Return exactly the span of lines that opens with the line containing "By looking at" and closes with the last line of the data, inclusive.

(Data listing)
********

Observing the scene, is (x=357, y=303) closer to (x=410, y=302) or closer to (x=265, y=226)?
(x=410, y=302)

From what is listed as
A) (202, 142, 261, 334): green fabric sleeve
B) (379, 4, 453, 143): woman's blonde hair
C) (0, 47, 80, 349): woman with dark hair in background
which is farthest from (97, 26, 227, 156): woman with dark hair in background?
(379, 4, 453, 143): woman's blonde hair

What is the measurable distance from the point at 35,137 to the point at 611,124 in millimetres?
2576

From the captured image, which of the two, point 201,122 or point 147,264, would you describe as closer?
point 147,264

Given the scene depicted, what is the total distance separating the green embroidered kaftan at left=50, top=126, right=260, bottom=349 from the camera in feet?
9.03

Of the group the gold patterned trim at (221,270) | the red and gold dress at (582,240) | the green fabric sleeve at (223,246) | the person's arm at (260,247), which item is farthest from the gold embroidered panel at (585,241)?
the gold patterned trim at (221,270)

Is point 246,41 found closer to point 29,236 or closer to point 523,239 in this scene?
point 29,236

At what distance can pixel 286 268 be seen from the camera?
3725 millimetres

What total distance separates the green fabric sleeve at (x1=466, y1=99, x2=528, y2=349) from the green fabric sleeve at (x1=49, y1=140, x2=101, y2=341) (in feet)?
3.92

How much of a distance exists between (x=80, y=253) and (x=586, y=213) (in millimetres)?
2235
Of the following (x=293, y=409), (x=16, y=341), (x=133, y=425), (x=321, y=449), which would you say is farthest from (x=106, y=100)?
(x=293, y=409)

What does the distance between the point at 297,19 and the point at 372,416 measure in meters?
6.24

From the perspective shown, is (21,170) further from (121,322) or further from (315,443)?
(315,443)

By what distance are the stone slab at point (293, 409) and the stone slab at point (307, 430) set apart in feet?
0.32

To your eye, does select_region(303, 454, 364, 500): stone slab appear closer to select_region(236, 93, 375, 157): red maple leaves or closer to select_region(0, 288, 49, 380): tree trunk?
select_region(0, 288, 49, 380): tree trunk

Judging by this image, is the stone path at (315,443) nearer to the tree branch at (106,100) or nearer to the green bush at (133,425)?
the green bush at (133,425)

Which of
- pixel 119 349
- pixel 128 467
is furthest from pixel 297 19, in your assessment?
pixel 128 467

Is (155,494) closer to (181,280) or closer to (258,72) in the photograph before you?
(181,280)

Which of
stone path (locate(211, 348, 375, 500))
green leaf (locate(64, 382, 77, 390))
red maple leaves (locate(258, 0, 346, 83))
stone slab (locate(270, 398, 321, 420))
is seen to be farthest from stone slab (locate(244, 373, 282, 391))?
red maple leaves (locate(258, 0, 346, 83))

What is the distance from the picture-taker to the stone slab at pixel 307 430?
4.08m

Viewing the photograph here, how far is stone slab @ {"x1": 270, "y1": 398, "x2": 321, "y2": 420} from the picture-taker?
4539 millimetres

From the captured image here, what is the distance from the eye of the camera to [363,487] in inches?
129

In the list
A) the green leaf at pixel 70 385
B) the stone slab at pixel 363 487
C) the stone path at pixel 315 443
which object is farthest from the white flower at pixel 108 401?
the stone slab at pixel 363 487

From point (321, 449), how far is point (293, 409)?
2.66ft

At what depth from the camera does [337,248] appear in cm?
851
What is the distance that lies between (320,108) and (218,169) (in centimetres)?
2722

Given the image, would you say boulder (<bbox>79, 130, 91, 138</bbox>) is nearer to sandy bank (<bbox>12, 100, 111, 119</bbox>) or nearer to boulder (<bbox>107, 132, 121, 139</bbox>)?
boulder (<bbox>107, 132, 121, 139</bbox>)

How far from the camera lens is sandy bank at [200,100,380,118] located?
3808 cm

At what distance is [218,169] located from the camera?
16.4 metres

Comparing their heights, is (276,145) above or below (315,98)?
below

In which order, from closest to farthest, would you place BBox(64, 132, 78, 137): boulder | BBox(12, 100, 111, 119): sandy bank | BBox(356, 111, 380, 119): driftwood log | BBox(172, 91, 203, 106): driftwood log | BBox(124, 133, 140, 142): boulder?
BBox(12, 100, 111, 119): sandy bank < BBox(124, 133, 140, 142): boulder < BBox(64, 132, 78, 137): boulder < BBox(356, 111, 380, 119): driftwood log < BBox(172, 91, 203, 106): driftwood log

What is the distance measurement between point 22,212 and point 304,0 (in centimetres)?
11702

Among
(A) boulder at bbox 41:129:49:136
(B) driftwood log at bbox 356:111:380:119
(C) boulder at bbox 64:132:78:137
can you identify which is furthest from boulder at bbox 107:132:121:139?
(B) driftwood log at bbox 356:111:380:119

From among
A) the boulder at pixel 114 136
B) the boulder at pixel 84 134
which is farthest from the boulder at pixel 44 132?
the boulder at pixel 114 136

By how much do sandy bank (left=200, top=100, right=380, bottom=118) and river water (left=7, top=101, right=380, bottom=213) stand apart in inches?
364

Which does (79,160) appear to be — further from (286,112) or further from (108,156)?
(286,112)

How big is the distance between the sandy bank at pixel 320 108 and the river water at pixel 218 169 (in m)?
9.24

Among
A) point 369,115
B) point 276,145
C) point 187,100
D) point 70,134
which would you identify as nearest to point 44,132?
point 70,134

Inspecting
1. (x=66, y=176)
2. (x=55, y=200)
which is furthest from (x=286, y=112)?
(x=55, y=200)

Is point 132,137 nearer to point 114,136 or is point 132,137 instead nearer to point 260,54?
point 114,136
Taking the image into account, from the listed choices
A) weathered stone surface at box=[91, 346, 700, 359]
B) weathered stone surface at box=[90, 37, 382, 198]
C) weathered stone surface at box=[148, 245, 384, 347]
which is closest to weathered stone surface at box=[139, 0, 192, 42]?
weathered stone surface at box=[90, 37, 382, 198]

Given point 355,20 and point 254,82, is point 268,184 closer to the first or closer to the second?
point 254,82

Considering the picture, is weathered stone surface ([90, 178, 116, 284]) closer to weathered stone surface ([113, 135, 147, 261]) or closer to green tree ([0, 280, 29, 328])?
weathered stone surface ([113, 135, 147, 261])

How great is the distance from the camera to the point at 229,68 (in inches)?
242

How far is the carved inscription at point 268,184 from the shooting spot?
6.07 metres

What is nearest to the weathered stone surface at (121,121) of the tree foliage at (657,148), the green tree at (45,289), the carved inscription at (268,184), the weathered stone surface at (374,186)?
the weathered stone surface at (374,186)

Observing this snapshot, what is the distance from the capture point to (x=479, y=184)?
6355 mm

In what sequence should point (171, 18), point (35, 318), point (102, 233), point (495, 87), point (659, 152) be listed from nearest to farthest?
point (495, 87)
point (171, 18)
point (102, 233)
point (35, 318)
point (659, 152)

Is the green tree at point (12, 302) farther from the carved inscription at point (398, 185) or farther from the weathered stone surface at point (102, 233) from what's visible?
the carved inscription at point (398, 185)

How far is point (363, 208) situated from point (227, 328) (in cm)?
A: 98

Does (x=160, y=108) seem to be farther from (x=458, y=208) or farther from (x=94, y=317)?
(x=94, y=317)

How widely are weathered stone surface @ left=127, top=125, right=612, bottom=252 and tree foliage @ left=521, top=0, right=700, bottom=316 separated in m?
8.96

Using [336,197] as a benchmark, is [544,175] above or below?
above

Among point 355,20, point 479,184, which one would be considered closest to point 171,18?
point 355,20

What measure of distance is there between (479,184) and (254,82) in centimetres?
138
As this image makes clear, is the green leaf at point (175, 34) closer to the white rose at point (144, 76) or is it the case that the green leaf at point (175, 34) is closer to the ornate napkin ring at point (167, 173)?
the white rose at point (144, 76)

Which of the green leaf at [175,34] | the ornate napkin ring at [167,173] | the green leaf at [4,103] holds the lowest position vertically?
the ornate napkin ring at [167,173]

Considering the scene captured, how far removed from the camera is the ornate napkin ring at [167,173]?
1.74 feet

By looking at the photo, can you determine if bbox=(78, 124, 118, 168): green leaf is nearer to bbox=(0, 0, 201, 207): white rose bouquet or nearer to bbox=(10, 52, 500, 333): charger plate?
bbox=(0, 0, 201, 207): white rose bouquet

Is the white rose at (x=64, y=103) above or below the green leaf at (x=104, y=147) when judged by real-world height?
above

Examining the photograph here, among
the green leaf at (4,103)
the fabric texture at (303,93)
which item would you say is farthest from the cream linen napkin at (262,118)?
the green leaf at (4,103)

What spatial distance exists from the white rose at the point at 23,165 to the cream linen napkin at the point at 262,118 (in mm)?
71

********

- Solution -
By looking at the photo, can you determine if bbox=(78, 124, 118, 168): green leaf is nearer to bbox=(0, 0, 201, 207): white rose bouquet or nearer to bbox=(10, 52, 500, 333): charger plate?
bbox=(0, 0, 201, 207): white rose bouquet

Is the white rose at (x=64, y=103) above or below the green leaf at (x=104, y=147) when judged by real-world height?
above

Examining the photograph here, among
the green leaf at (4,103)
the fabric texture at (303,93)
which item would you say is farthest from the cream linen napkin at (262,118)?
the green leaf at (4,103)

What spatial distance exists from the white rose at the point at 23,165 to the cream linen napkin at the point at 262,118 (in mm)?
71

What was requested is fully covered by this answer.